Events like these are bigger than your political stripes, or virtue signaling, it’s about how we heal and move forward as a province, and as nations. Education helps people move forward; condemnation only pushes them farther away from where we all need to be.
 
I would like to accept what many Indigenous communities are telling us. Indigenous and non-Indigenous people need to respect each other, become allies, and build the best future we can nation to nations.
 
No Canadian should be proud of how we have treated Indigenous people in the past; but we have the ability to be proud of how we treat our Indigenous allies in the future.
 
What can this look like?
 
This can symbolic, such as restoring the name of the St. John River to its original name, Wolastoq. It’s also necessary to look at the very real economic and social harms centuries of mistreatment has caused.
 
Overt, and systemic racism, has caused severe damage to the incomes, and quality-of-life of our Indigenous allies.
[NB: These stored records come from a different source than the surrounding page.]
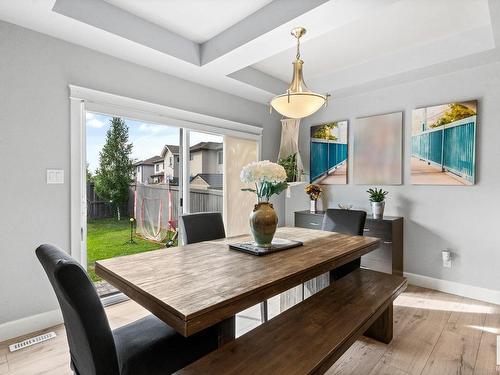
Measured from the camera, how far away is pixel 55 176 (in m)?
2.40

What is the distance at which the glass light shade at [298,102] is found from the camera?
214 cm

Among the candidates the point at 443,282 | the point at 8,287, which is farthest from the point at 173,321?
the point at 443,282

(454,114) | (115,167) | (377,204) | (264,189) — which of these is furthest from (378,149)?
(115,167)

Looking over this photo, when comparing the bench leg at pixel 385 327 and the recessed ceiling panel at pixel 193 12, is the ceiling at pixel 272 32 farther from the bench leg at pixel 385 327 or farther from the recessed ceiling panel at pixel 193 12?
the bench leg at pixel 385 327

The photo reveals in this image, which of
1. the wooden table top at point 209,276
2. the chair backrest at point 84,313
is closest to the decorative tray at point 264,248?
the wooden table top at point 209,276

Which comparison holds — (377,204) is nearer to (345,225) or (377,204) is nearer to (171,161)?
(345,225)

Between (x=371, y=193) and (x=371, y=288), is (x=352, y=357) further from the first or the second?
(x=371, y=193)

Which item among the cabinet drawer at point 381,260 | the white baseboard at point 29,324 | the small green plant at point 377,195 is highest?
the small green plant at point 377,195

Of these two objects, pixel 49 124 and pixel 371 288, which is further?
pixel 49 124

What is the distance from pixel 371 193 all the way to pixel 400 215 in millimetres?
452

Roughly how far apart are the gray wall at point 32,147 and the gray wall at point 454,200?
3.35 meters

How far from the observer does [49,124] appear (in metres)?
2.37

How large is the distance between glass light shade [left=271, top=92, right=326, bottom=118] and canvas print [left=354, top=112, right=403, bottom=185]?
1.78 meters

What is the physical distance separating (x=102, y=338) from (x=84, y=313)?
0.12 m
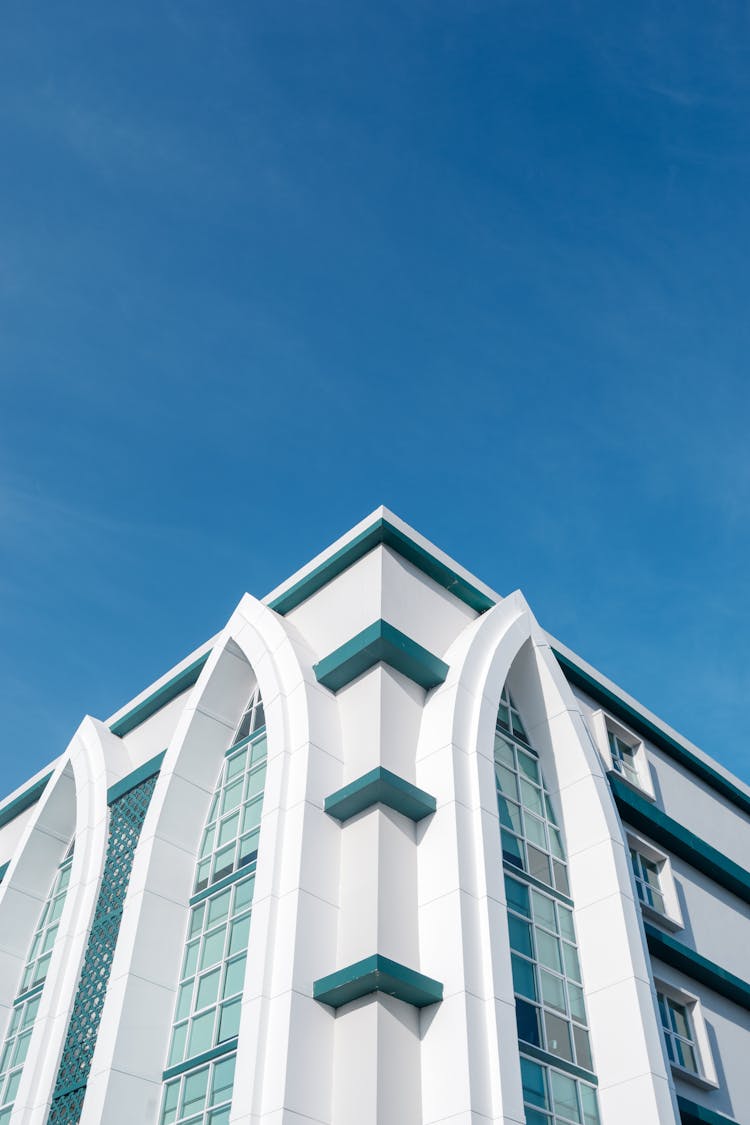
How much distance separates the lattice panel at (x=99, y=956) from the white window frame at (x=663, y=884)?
9216mm

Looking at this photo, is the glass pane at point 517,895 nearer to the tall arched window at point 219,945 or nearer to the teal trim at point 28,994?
the tall arched window at point 219,945

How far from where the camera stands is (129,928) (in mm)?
18266

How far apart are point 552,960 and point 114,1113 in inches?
268

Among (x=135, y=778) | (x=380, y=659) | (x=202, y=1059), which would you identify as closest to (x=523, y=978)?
(x=202, y=1059)

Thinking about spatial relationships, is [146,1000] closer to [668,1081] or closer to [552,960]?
[552,960]

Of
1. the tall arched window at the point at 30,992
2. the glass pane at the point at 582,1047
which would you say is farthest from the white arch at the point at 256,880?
the tall arched window at the point at 30,992

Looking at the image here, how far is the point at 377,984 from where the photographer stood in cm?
1448

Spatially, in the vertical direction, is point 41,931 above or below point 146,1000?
above

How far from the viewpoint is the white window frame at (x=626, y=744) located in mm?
21734

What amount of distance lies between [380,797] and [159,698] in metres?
8.32

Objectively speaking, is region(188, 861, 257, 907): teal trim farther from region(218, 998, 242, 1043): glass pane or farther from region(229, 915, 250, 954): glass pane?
region(218, 998, 242, 1043): glass pane

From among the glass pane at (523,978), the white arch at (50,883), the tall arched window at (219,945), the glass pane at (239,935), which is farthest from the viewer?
the white arch at (50,883)

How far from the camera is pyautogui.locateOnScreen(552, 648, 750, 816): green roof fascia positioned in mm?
22672

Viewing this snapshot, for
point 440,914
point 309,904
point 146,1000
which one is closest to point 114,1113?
point 146,1000
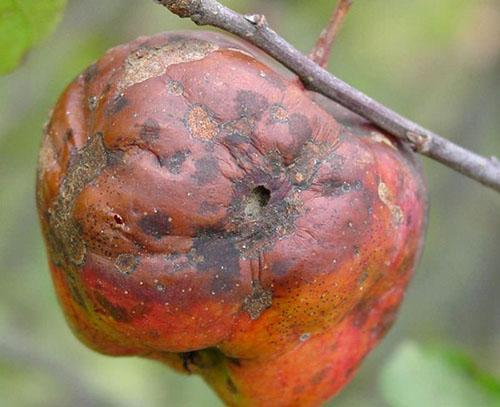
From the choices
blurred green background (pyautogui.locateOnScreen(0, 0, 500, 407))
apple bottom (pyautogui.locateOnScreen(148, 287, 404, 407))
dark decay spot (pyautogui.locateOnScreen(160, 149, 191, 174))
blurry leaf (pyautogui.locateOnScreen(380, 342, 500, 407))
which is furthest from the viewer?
blurred green background (pyautogui.locateOnScreen(0, 0, 500, 407))

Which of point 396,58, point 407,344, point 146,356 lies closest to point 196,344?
point 146,356

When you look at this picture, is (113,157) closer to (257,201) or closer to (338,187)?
(257,201)

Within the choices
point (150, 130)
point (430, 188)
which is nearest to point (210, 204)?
point (150, 130)

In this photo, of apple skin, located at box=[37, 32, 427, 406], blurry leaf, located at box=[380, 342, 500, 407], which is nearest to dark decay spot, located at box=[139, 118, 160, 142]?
apple skin, located at box=[37, 32, 427, 406]

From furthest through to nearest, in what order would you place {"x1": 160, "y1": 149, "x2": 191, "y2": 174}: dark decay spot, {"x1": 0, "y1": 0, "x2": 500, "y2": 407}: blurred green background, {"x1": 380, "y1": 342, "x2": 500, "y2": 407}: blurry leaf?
{"x1": 0, "y1": 0, "x2": 500, "y2": 407}: blurred green background → {"x1": 380, "y1": 342, "x2": 500, "y2": 407}: blurry leaf → {"x1": 160, "y1": 149, "x2": 191, "y2": 174}: dark decay spot

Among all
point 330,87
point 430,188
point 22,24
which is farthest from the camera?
point 430,188

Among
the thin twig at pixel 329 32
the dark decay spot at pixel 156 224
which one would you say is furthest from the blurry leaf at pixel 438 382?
the dark decay spot at pixel 156 224

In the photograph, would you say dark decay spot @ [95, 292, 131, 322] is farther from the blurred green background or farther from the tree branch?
the blurred green background

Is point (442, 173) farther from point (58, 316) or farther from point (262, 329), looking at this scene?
point (262, 329)
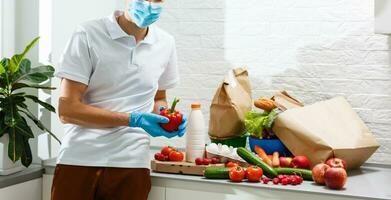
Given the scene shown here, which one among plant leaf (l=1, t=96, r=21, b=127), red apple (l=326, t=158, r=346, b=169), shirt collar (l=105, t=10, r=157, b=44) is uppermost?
shirt collar (l=105, t=10, r=157, b=44)

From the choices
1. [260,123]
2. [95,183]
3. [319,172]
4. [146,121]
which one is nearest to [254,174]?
[319,172]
The good news is that government has the ability to fix this, and it can afford to.
 
Symbolic gestures are important; but when you push someone down, it’s only right to help them back up.
 
One example here could be, instead of getting rid of the tax-sharing agreement with First Nations communities the New Brunswick government should be finding ways of getting new revenues to these communities.
 
Off-reserve Indigenous people are often overlooked, and in a new partnership we must commit to helping all Indigenous people, regardless of where they reside.
 
I have faith that a day will come when we can all celebrate Canada Day, proud of the work we are doing; in a future where all people on Turtle Island are treated with the dignity they deserve.”